*Stated problem*. Transcribe exactly the lines from the one holding "From this photo, which of" to the end of the data below, including both of those lines and no others.

***** Recorded information *****

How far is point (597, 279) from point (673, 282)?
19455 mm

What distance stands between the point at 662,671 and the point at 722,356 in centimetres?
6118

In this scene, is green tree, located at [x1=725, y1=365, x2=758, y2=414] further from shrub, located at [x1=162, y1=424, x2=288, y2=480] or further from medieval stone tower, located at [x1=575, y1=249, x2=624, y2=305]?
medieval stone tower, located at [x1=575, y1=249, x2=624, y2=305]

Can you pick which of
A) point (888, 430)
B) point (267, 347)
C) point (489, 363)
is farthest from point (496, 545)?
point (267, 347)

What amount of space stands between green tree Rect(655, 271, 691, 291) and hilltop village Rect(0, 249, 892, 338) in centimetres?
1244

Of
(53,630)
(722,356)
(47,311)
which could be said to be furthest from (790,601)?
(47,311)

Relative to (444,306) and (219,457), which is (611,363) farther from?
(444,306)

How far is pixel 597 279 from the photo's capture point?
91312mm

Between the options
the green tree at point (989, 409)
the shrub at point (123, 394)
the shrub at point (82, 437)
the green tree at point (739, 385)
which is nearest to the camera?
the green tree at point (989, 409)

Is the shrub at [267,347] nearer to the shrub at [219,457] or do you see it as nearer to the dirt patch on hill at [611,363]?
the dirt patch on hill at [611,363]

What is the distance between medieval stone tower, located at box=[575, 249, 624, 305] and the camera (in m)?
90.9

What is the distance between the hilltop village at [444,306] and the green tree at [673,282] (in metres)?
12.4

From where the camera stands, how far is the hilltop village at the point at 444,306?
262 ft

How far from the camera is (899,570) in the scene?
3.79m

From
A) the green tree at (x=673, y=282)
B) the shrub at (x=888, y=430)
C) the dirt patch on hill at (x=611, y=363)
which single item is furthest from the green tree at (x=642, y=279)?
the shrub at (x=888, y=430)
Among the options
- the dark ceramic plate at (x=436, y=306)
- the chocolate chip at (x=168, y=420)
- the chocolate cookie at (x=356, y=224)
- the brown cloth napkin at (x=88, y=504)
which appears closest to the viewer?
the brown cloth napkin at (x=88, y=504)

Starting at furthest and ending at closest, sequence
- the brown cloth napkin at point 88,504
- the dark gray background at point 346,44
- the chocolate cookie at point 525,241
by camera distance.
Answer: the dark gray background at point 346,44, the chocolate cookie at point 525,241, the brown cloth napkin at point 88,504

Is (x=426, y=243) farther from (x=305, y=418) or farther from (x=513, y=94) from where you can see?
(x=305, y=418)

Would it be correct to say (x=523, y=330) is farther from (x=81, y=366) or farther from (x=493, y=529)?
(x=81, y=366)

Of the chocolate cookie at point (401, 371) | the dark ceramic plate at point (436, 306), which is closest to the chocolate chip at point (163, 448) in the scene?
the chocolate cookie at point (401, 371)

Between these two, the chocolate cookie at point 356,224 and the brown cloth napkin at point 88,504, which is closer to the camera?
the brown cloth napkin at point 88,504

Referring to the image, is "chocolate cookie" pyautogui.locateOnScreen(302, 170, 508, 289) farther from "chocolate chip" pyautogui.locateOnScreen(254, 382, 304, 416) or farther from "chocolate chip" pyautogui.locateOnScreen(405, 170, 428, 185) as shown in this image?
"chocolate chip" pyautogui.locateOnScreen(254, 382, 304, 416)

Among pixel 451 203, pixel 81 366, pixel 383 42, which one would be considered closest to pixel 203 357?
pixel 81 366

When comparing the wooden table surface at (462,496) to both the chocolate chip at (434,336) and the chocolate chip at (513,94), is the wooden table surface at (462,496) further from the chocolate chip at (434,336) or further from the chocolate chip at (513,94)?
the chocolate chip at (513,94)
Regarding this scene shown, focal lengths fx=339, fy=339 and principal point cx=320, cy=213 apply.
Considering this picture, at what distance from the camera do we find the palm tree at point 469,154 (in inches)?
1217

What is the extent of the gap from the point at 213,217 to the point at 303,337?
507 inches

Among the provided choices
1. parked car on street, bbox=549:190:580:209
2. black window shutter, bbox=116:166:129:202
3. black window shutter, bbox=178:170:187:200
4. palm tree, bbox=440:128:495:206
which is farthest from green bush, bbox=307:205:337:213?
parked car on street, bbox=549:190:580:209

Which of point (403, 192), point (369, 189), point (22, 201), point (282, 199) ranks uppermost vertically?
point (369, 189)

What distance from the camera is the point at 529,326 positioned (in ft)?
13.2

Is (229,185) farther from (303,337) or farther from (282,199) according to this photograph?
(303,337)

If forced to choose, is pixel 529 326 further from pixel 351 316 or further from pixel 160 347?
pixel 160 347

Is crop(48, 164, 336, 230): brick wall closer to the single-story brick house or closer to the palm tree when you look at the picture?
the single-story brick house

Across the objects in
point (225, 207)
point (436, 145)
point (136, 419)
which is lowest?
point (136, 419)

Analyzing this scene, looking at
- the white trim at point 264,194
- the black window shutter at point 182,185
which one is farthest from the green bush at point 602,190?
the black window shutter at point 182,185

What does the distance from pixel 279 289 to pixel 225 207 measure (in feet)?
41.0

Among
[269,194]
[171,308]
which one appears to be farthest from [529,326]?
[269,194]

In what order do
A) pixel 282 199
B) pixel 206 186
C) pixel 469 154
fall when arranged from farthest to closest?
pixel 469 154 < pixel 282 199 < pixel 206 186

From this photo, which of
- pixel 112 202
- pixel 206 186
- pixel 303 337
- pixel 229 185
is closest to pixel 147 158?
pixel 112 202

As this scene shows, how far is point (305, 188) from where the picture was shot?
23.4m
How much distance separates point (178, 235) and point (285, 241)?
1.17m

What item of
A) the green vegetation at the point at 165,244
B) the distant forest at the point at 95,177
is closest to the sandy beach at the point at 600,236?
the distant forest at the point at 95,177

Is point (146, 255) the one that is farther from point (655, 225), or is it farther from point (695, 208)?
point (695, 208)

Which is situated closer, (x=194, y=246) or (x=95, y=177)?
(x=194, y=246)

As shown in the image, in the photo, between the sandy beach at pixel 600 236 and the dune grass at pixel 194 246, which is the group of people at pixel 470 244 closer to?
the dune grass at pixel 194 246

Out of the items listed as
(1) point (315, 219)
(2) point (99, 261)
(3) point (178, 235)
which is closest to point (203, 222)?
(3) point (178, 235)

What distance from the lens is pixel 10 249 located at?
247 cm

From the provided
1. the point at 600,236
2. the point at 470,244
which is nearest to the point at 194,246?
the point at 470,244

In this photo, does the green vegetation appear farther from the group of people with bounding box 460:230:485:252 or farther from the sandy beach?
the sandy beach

*****

*Solution for this task*.
From this photo, which of
- pixel 112 202
- pixel 206 186
- pixel 303 337
- pixel 229 185
is closest to pixel 147 158?
pixel 112 202

As this scene shows, how far is point (305, 188) from where the picture was shot?
23.4m
How much distance separates point (178, 235) and point (285, 241)?
1.17m

What item of
A) the green vegetation at the point at 165,244
B) the distant forest at the point at 95,177
is closest to the sandy beach at the point at 600,236?
the distant forest at the point at 95,177

Is point (146, 255) the one that is farther from point (655, 225), or is it farther from point (695, 208)?
point (695, 208)

Which is situated closer, (x=194, y=246) or (x=95, y=177)?
(x=194, y=246)

As shown in the image, in the photo, between the sandy beach at pixel 600 236 and the dune grass at pixel 194 246, which is the group of people at pixel 470 244 closer to?
the dune grass at pixel 194 246

Out of the items listed as
(1) point (315, 219)
(2) point (99, 261)
(3) point (178, 235)
which is closest to point (203, 222)?
(3) point (178, 235)

What distance from the lens is pixel 10 249 located at?
247 cm

From the provided
1. the point at 600,236
2. the point at 470,244
which is nearest to the point at 194,246?
the point at 470,244

In this photo, does the green vegetation appear farther from the group of people with bounding box 460:230:485:252 or farther from the sandy beach?
the sandy beach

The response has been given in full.